Vítima de violência doméstica receberá alerta em relógio sobre aproximação de agressor

Vítima de violência doméstica receberá alerta em relógio sobre aproximação de agressor

O Ministério da Justiça planeja lançar um projeto-piloto em três estados que irá integrar a tornozeleira eletrônica de agressores de mulheres a um relógio digital utilizado pela vítima. Batizada de Alerta Mulher Segura, a iniciativa propõe um sistema de monitoramento mútuo para fortalecer o cumprimento de medidas cautelares. A distribuição de 5.000 equipamentos nos estados da Paraíba, Rio Grande do Norte e Piauí está prevista para iniciar em abril.

Sheila de Carvalho, secretária Nacional de Acesso à Justiça do Ministério da Justiça, enfatiza a inovação do sistema ao substituir mecanismos manuais, como aplicativos de celular ou botões de pânico, por um relógio digital (smartwatch) no pulso da mulher. Quando o agressor com tornozeleira entrar no perímetro de segurança estabelecido ao redor da mulher, um alerta será acionado simultaneamente para a vítima (por meio do relógio), para a central de comando e para a viatura policial mais próxima.

Carvalho destaca a importância de evitar que mulheres em medidas cautelares se tornem vítimas de feminicídio.
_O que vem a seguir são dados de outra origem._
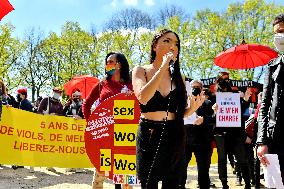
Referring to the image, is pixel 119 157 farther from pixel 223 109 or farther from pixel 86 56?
pixel 86 56

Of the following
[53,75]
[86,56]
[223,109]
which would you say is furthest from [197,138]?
[53,75]

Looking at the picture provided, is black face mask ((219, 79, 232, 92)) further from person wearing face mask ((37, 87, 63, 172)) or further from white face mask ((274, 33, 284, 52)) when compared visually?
person wearing face mask ((37, 87, 63, 172))

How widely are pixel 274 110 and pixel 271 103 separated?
0.10 metres

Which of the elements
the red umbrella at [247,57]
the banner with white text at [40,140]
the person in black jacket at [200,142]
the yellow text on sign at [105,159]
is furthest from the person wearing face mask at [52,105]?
the yellow text on sign at [105,159]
O projeto visa aprimorar o monitoramento, com a Secretaria de Segurança Pública assumindo a responsabilidade, ao invés da execução penal. A avaliação de alta periculosidade, baseada no Fonar (Formulário Nacional de Avaliação de Risco Judiciário), determinará os casos que serão monitorados.

O investimento inicial previsto pelo Ministério da Justiça para viabilizar a tecnologia é de R$ 25 milhões, destinados ao monitoramento de 5.000 casos no primeiro ano. O governo busca evitar tragédias como a de uma mulher no Rio Grande do Sul que, mesmo com medida protetiva, foi morta em um ponto de ônibus.

Uma lei aprovada recentemente no Congresso impulsionará a expansão dessa política, exigindo o monitoramento eletrônico de agressores por meio de tornozeleiras. O projeto aprovado pelo Senado determina que a polícia e a vítima devem ser alertadas da proximidade do agressor, com prioridade em casos de descumprimento de medidas protetivas anteriores ou risco iminente à integridade da vítima.

Em 2025, o Brasil registrou um recorde de 1.559 feminicídios, evidenciando a necessidade de medidas eficazes para combater a violência contra a mulher. O país enfrenta desafios significativos nesse cenário, e a implementação de tecnologias como o Alerta Mulher Segura representa um avanço na proteção das vítimas.